======== RECORDS FOR THE EXERCISE ========

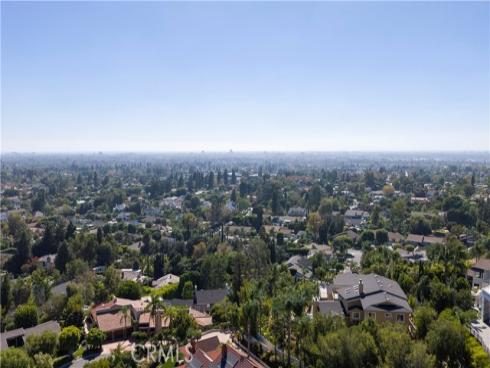 18702 Mesa , Villa Park, CA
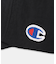 【KIDS/キッズ】【Champion/チャンピオン別注】フラワーロゴキャップ/リンクコーデ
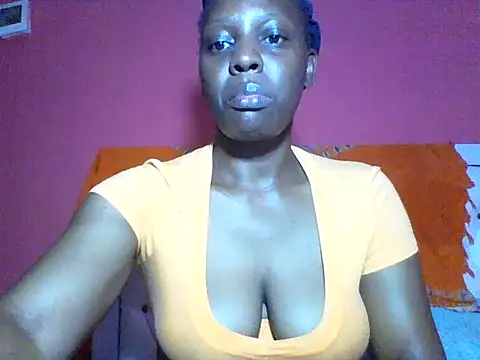 Sweet-piie online show from 14, 9, 2025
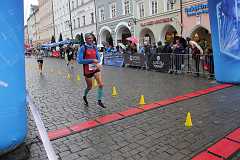 CL26-10km-382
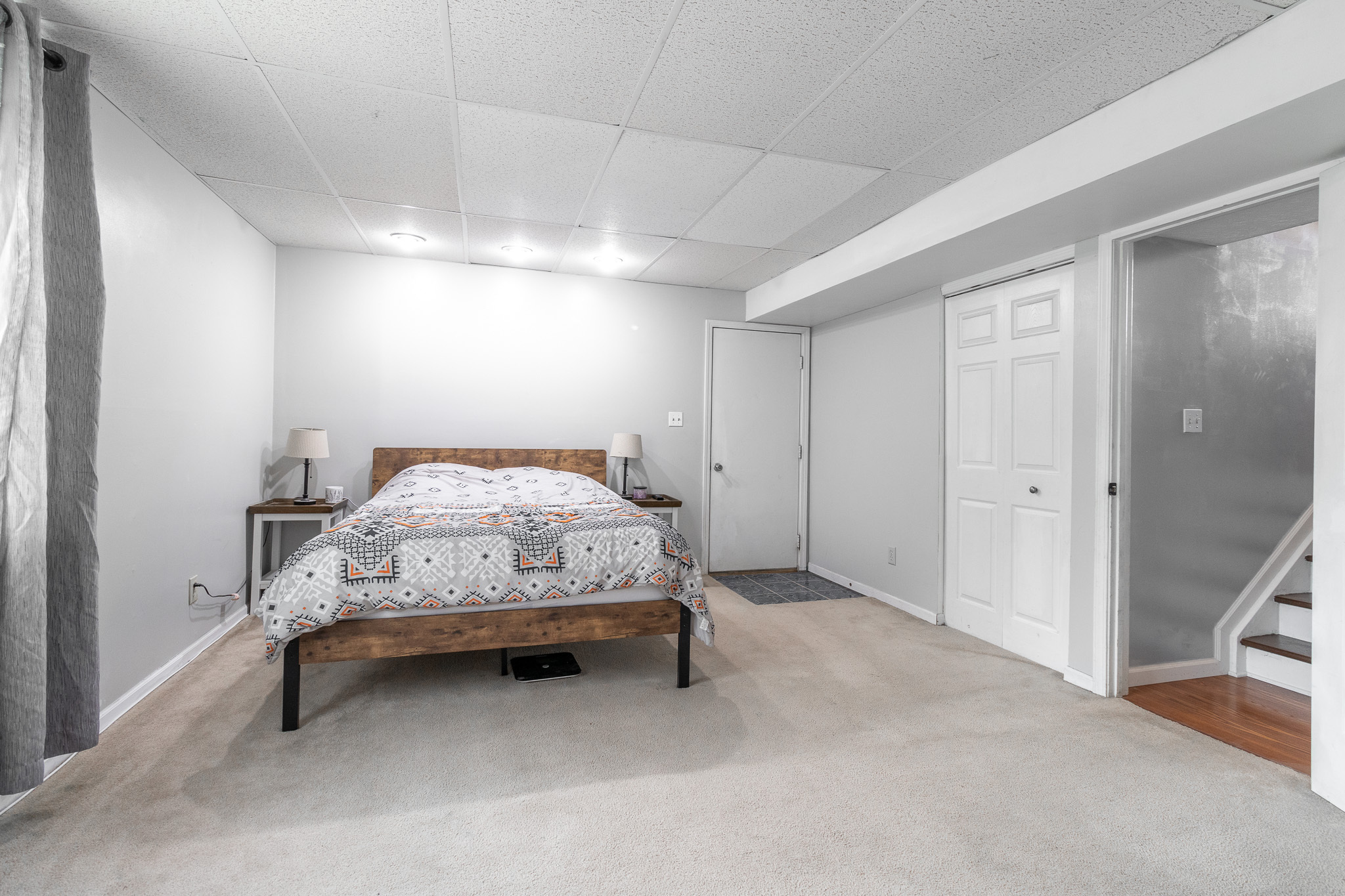 8371 Devonshire Road Columbus, IN 47201 - Photo 20 of 35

========

### TASK TO COMPLETE
Drop the pictures, then write out everything else in the records exactly.

### TASK ANSWER
 18702 Mesa , Villa Park, CA
 【KIDS/キッズ】【Champion/チャンピオン別注】フラワーロゴキャップ/リンクコーデ
 Sweet-piie online show from 14, 9, 2025
 CL26-10km-382
 8371 Devonshire Road Columbus, IN 47201 - Photo 20 of 35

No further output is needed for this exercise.